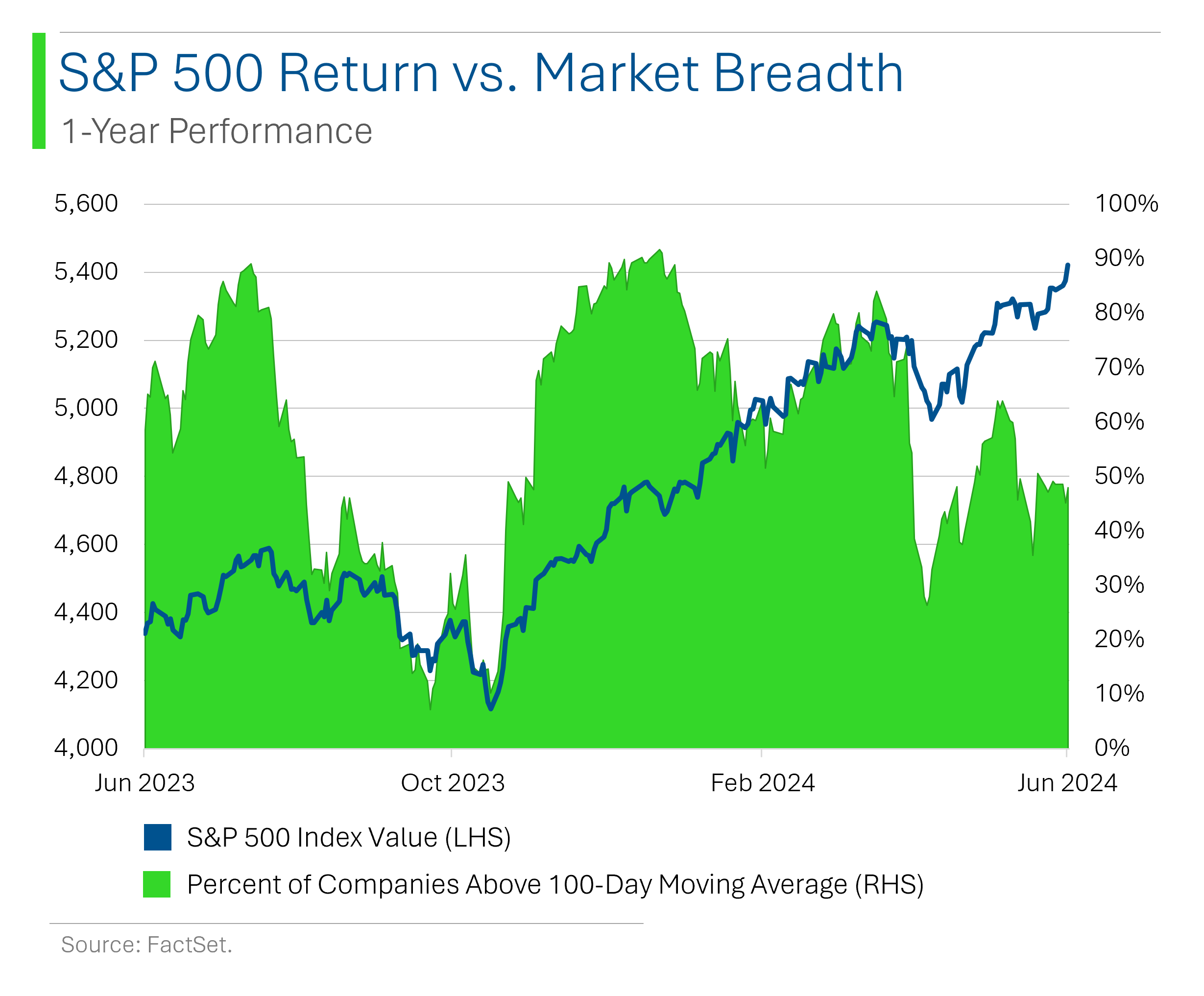 S&P 500 Return vs. Market Breadth

1-Year Performance

5,600
5,400
5,200
5,000
4,800
4,600
4,400
4,200
4,000

100%
90%
80%
70%
60%
50%
40%
30%
20%
10%
0%

Jun 2023
Oct 2023
Feb 2024
Jun 2024

S&P 500 Index Value (LHS)

Percent of Companies Above 100-Day Moving Average (RHS)

Source: FactSet.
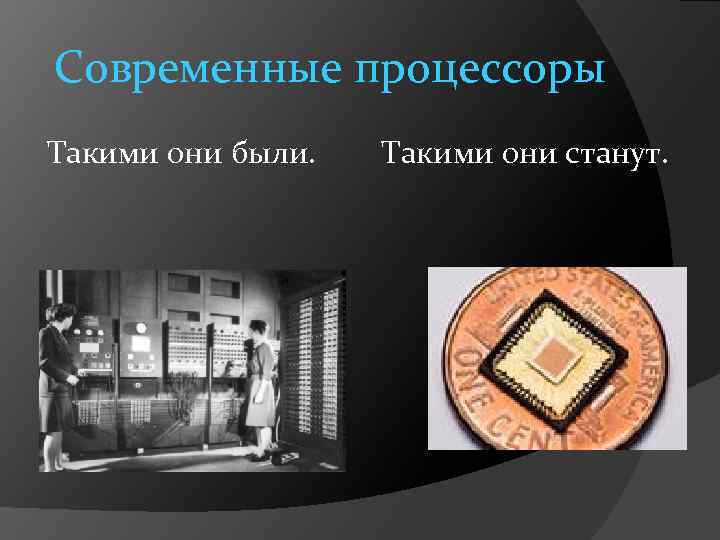 Современные процессоры

Такими они были.

Такими они станут.

UNITED STATES OF AMERICA

ONE CENT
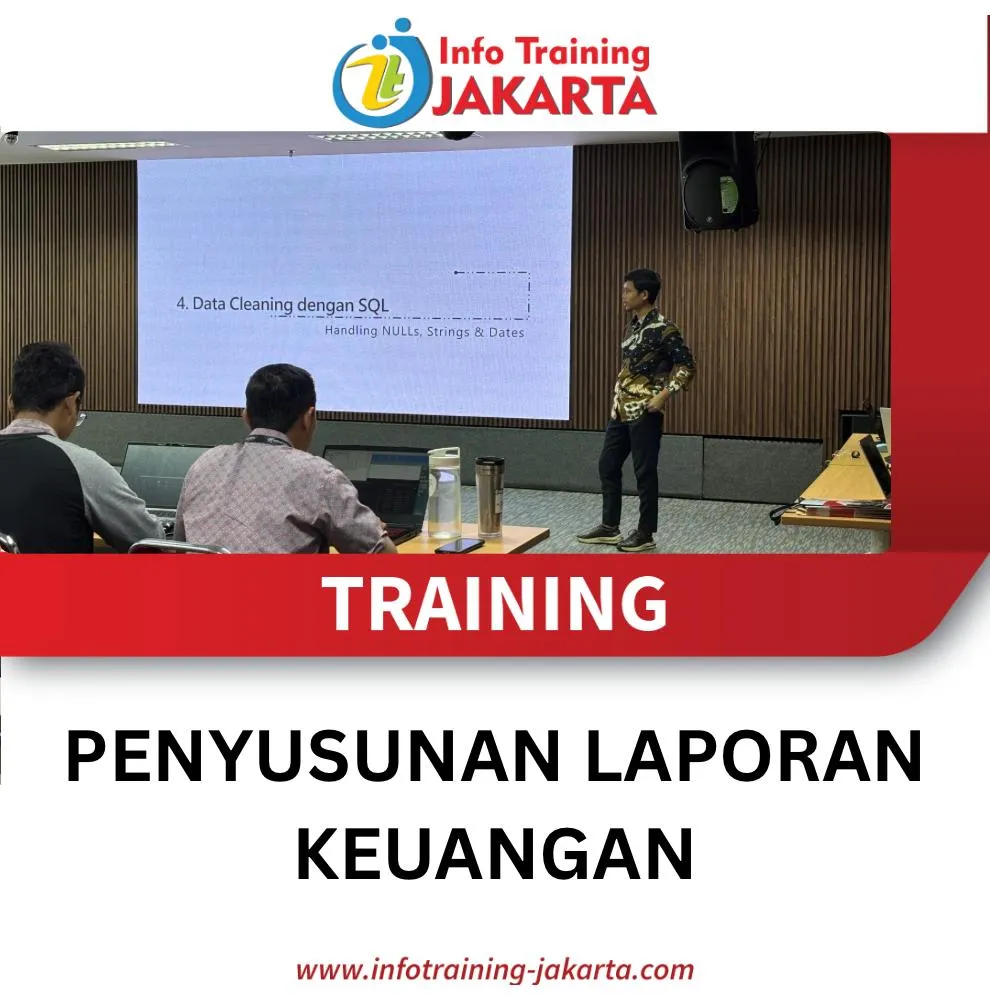 Info Training JAKARTA

4. Data Cleaning dengan SQL
Handling NULLs, Strings & Dates

TRAINING

PENYUSUNAN LAPORAN KEUANGAN

www.infotraining-jakarta.com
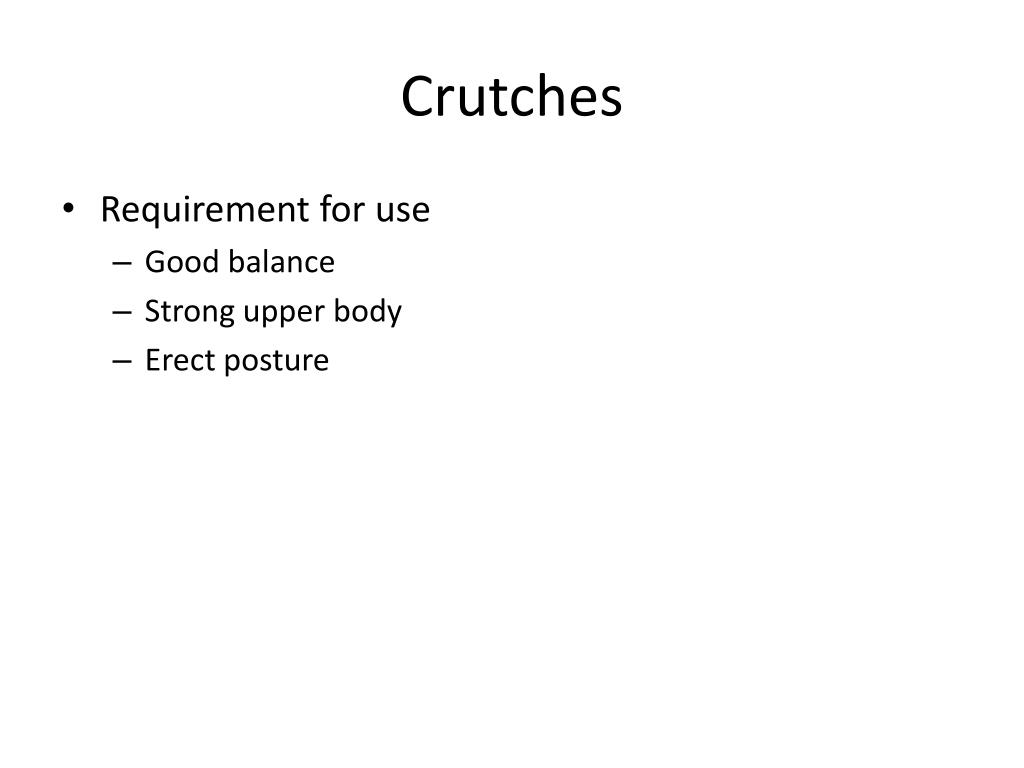 Crutches

• Requirement for use
  – Good balance
  – Strong upper body
  – Erect posture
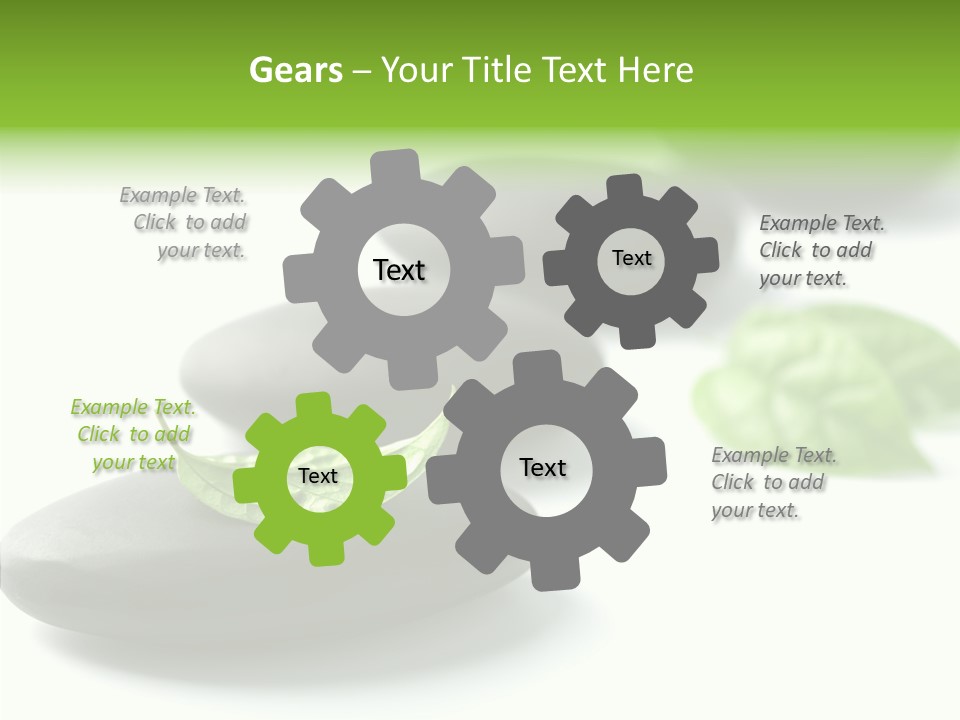 Gears – Your Title Text Here

Example Text. Click to add your text.

Text

Text

Example Text. Click to add your text.

Example Text. Click to add your text

Text

Text

Example Text. Click to add your text.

Work instruction:
Would you transcribe exactly, and only, the lines from the one containing "www.infotraining-jakarta.com" through the last line of the records above, both included, leaving out the pictures?

Task result:
www.infotraining-jakarta.com
 Crutches

• Requirement for use
  – Good balance
  – Strong upper body
  – Erect posture
 Gears – Your Title Text Here

Example Text. Click to add your text.

Text

Text

Example Text. Click to add your text.

Example Text. Click to add your text

Text

Text

Example Text. Click to add your text.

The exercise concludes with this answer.